It’s been a whirlwind of a week in Dublin, Ireland, as I’ve been visiting with colleagues and participating in IAMCR13. The conference has been time well spent, with a critical mass of critical media and communications scholars assembled in one place to talk about very real issues. At the fore has been that of continued economic crisis, austerity and related topics – topics quite relevant in Ireland today, as a massive banking scandal and attendant fallout rocks the country, with very little accountability to be had on the part of the bankers responsible. Meanwhile, the Irish Times put a guide to debt in the Thursday issue I picked up.
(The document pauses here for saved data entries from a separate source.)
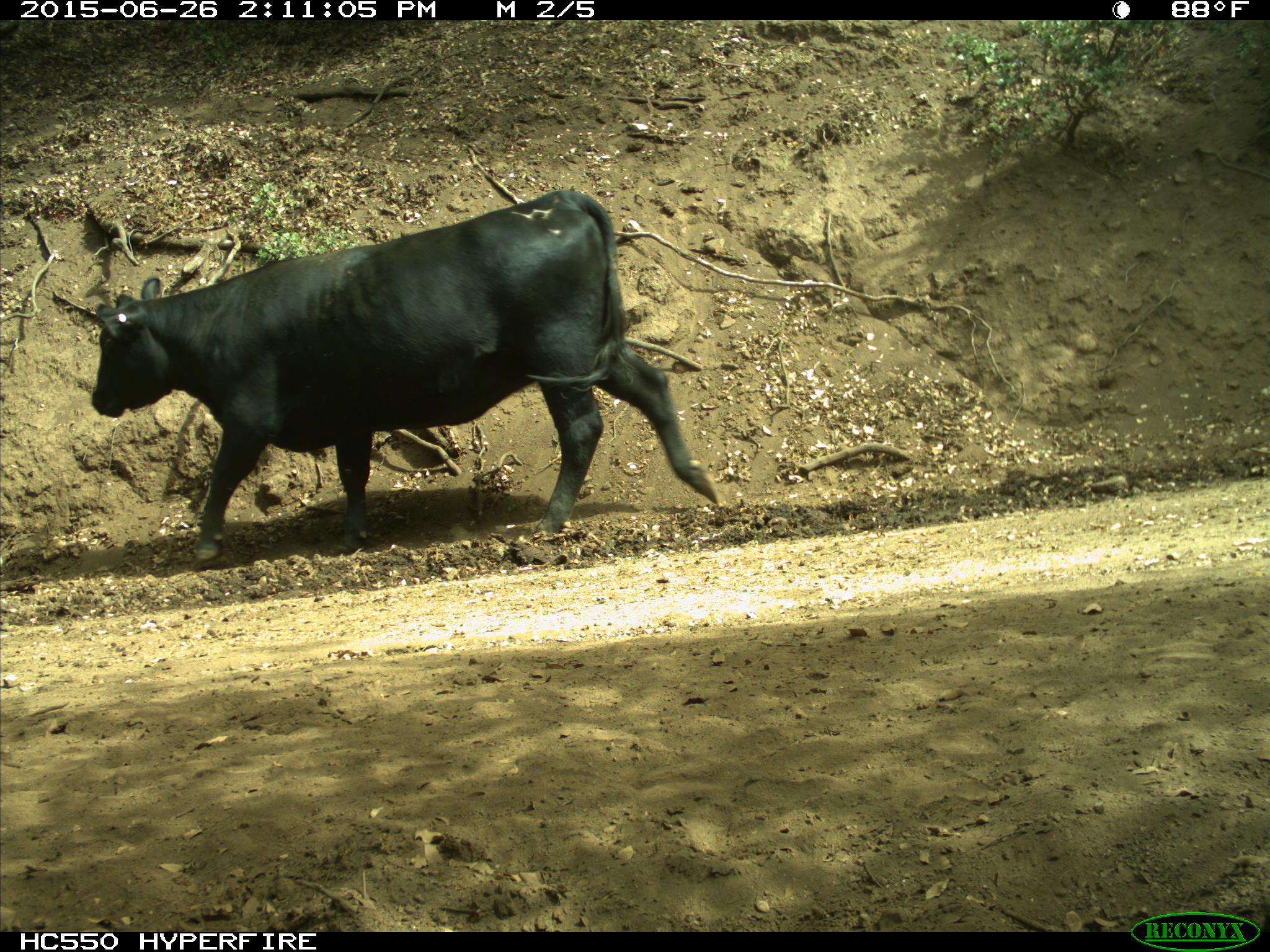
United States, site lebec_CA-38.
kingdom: Animalia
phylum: Chordata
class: Mammalia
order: Artiodactyla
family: Bovidae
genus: Bos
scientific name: Bos taurus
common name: domestic cow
I was pleased, therefore, to present today at this conference and among two very esteemed friends and colleagues, Ergin Bulut (University of Illinois) and Miriam Sweeney (University of Alabama), and Victor Pickard (Annenberg School, Penn). I shared work on commercial content moderation, while Ergin presented a fascinating aspect to his dissertation work on gaming companies: the feminized invisible labor of gaming developers’ spouses. Miriam Sweeney shared her work on anthropomorphized virtual agents (AVAs), troubling aspects of design and HCI that often believe themselves to be value-neutral and demonstrating them as sites of deep instantiation of cultural, racial and gender norms and stereotypes. Pickard shared his historical analysis of newspaper journalism of the 1930s and 1940s not as the halcyon days so often juxtaposed with today’s journalism in crisis, but as a contested time for print journalism, when a laissez-faire relationship so often presumed between government and journalism was not necessarily the case.
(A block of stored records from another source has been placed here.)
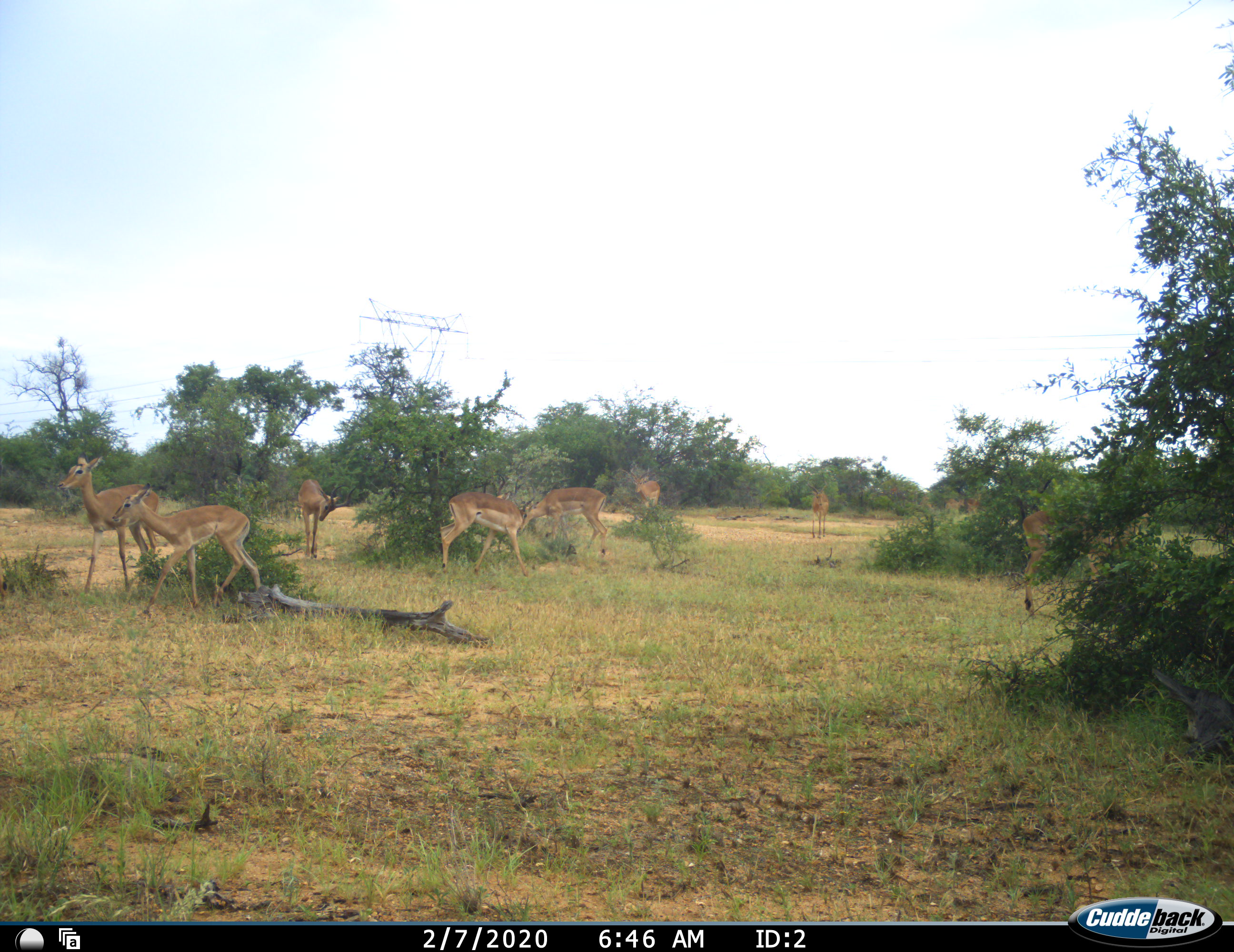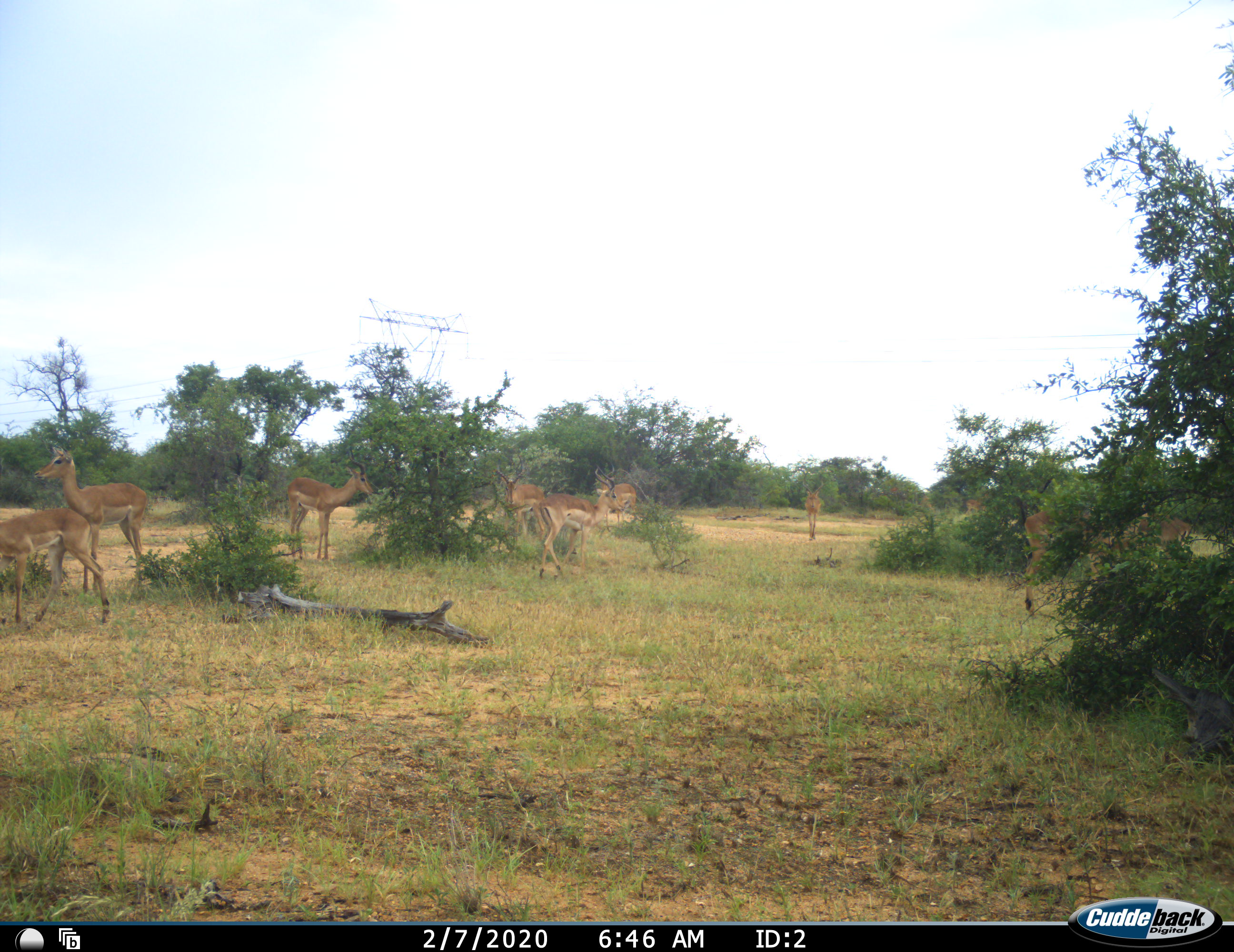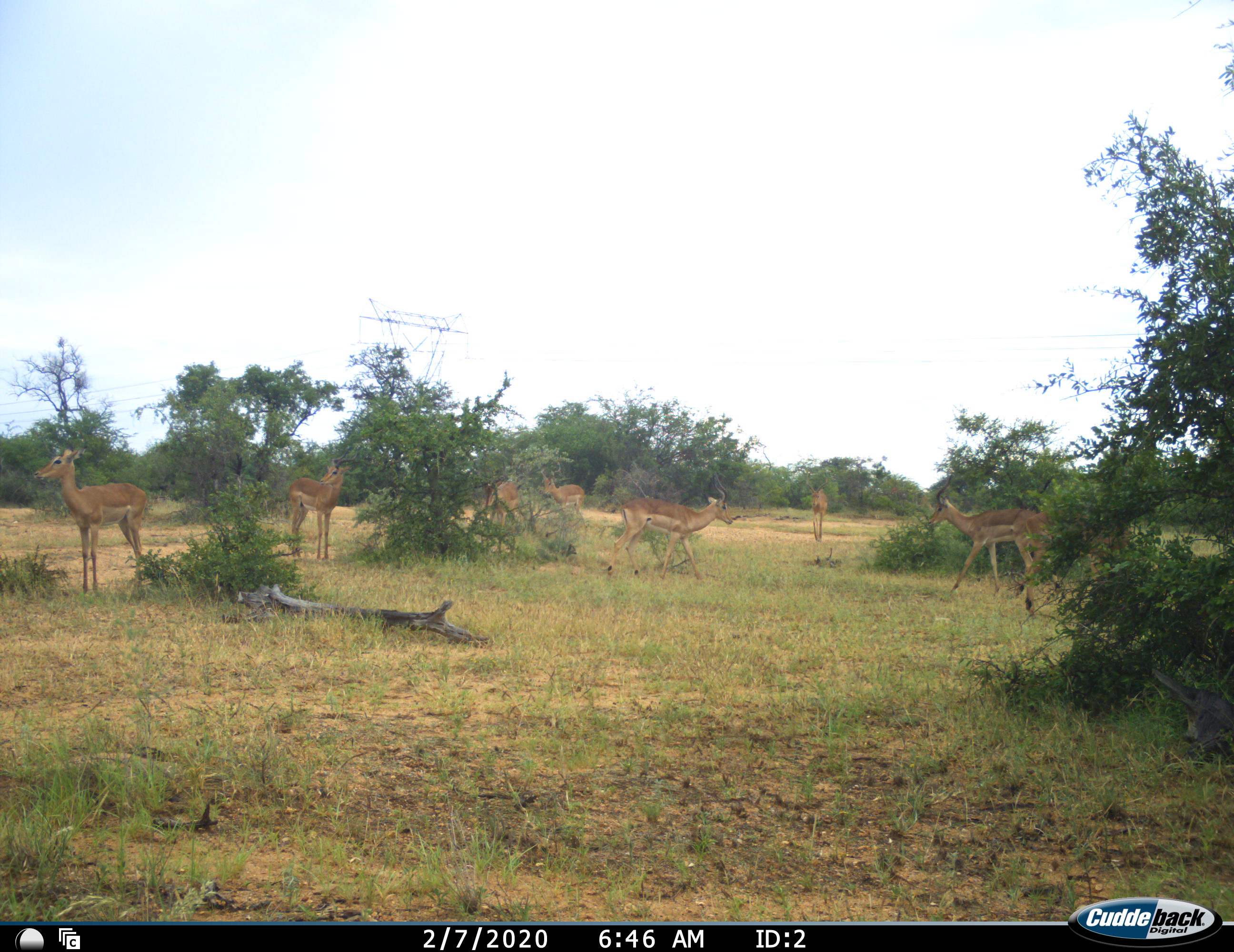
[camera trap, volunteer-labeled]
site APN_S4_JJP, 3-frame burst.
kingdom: Animalia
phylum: Chordata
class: Mammalia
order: Artiodactyla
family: Bovidae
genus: Aepyceros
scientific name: Aepyceros melampus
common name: impala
Impala (Aepyceros melampus), count 10. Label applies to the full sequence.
It was a pleasure to have a nice turnout for the panel; in the audience were several familiar faces, including that of Christian Fuchs, who prompted the panelists to find a theoretical thread or theme that might tie all the papers together. The panel responded as a group, and the audience also brainstormed on the question, with obfuscation, dismantling mythologies, issues of power and control, unveiling the human in infrastructures and systems (this from Lisa Nakamura) all contenders. In the end, the panel fielded many engaged and provocative questions from the lively participants in the audience, and the experience was marvelous. Thanks to those who attended; we look forward to sharing our work further with you. On a personal note, this conference marks the last time that I will be in attendance as an affiliate of the University of Illinois; as of Monday, July 1st, I am very pleased to take up my post as Assistant Professor in the Faculty of Information and Media Studies at Western University.